→ **Problem to solve**
Gather every line in the entries below that contains the string "closest", treating uppercase and lowercase as different.

[Stored data]
-.-.-

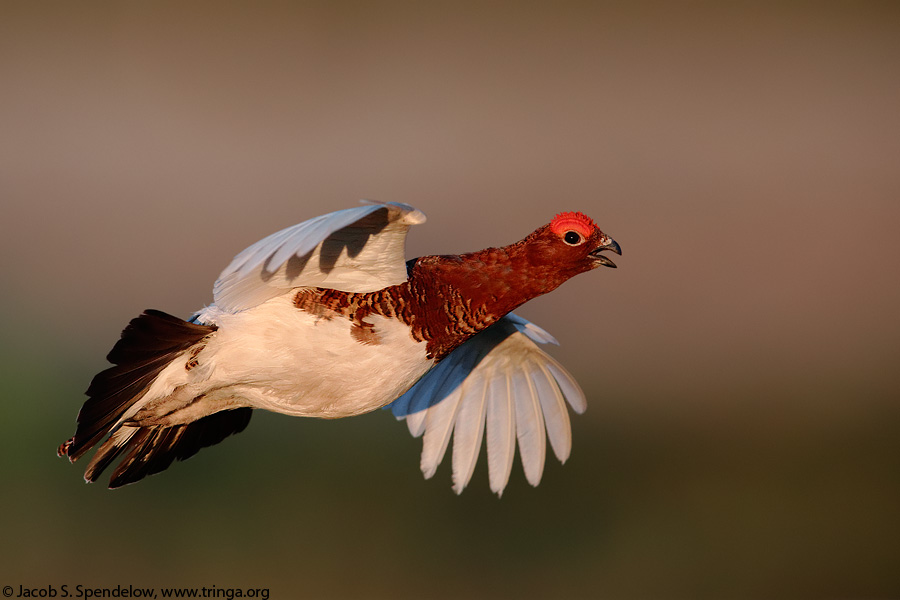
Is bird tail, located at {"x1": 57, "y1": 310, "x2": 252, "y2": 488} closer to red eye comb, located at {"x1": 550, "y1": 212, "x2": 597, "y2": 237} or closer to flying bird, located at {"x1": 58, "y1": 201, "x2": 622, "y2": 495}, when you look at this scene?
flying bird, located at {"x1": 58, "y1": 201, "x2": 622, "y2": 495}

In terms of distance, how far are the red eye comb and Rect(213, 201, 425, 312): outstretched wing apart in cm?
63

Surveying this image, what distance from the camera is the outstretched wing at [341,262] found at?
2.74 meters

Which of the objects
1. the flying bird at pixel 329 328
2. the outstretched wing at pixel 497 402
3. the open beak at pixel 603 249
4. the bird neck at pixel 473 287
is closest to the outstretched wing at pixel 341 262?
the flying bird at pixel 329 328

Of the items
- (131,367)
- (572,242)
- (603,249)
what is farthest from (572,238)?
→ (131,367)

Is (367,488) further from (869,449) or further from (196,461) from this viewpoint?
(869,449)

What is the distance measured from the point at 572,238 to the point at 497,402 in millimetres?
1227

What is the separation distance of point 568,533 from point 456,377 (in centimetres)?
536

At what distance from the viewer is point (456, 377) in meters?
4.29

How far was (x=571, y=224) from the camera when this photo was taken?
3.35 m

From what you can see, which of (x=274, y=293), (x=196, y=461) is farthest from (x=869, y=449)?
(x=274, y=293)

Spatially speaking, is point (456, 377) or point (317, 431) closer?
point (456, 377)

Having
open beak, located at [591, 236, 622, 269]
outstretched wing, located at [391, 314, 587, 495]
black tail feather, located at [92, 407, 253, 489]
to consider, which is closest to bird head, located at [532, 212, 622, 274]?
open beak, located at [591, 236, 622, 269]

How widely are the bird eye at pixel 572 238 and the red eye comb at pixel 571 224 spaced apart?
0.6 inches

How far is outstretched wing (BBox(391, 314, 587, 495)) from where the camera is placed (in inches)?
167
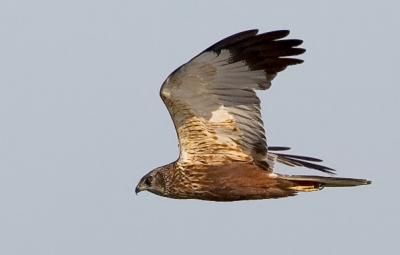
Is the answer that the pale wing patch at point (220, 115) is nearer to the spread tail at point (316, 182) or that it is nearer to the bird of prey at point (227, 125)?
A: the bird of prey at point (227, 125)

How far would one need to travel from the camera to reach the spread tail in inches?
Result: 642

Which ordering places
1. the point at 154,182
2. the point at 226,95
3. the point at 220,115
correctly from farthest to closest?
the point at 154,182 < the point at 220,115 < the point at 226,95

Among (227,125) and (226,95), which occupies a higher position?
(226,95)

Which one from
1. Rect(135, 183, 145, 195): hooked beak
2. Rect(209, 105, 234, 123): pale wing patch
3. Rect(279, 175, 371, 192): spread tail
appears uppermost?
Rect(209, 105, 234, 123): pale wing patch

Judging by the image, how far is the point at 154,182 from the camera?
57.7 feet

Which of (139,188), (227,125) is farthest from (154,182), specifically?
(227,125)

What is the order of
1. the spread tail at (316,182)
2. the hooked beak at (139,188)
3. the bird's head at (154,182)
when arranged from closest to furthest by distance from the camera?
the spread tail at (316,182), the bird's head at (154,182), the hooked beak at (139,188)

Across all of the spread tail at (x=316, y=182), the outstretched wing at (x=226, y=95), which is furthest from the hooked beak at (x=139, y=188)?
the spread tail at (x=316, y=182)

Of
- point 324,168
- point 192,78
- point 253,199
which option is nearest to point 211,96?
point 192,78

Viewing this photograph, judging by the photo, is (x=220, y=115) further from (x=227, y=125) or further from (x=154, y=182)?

-.-.-

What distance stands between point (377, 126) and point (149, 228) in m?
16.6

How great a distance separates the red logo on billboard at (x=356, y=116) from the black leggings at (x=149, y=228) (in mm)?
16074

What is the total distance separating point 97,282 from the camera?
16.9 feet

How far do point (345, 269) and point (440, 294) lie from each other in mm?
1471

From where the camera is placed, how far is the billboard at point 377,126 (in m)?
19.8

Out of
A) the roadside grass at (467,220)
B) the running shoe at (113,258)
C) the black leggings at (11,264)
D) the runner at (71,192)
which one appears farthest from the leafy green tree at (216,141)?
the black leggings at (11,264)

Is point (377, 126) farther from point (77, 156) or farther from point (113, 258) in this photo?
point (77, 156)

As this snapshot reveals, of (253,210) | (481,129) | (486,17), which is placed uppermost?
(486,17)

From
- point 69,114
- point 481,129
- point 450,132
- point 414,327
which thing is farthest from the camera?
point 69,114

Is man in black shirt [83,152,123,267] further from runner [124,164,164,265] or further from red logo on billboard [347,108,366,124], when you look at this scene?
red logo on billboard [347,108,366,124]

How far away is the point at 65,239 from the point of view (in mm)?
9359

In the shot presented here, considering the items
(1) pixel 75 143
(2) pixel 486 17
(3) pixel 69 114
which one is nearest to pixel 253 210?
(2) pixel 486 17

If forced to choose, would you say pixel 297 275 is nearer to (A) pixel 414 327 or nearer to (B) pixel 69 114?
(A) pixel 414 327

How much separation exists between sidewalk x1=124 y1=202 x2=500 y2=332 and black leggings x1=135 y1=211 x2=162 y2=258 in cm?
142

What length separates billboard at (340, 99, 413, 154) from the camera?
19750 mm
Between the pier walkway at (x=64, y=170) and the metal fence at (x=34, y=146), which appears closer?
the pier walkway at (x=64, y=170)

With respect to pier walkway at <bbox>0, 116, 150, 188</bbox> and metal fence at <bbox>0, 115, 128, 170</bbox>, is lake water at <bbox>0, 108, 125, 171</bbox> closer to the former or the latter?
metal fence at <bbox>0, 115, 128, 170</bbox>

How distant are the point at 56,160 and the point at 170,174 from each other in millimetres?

-.-.-

→ **Solution to the exercise**
is closest to the outstretched wing at pixel 341 262?
to consider, which is closest to bird head, located at [532, 212, 622, 274]?
correctly from farthest to closest?
when arranged from closest to furthest by distance from the camera?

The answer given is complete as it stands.